Courage and cowardice in educational decision-making

What separates scholars from bureaucrats is that scholars stand by their own research and beliefs.

I happen to be a scholar, but in a very important way it doesn’t matter that I am.  I am a tenured full professor, and it doesn’t take any courage for me to stand by my research and my beliefs.

I am writing this post to acknowledge scholars who take serious professional risks to stand by the conclusions they have reached about what students need to know and how they learn – scholars who show courage.  These scholars might be teachers who push back against principals who don’t value opportunities to learn important disciplines like physics.  One remarkable teacher gave up her planning period this year rather than drop her physics class – the only physics class the school offered.

Or these scholars might be administrators at the school or district level who understand better than their superiors how upper level science and math courses open opportunities for students.  It takes courage for these scholars to act on their beliefs because such actions put their professional advancement at risk.  And professional advancement isn’t just an ego trip – it usually impacts how well the professional can provide for her or his family.  For me, watching somebody in this situation push forward is a humbling and inspiring experience.
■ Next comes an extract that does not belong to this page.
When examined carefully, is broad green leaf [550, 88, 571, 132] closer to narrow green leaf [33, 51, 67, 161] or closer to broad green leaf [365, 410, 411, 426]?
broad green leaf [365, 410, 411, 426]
Often, these courageous scholars face pressure from multiple directions.  A teacher or administrator is sometimes in a situation in which she or he is trying to hold off misguided pressure from a supervisor with the left hand while educating parents in the realities of the modern economy with the right hand.  There are times when a strategic retreat is the prudent and right thing to do in such a situation.  But I’ve often seen professionals err on the side of boldness – pushing ahead despite pressure from both supervisors and parents.

Unfortunately, there are professionals at the other end of the spectrum.  These are people who have written masters’ theses or doctoral dissertations – fine documents that cast light on important educational issues.  But when these people are put in situations that expose their motivations and character, they cast aside their own research results to pander at the altar of easy political groupthink.  The strength of their convictions isn’t sufficient to lift a feather.  These professionals make “bureaucrat” a dirty word, and they damage the futures of many thousands of students.

Sheltered scholars like me have an opportunity to both support courageous colleagues and confront those who undermine the meaning of the word “scholar”.  More of us need to do so if our society is going to make progress in expanding opportunities for its young people.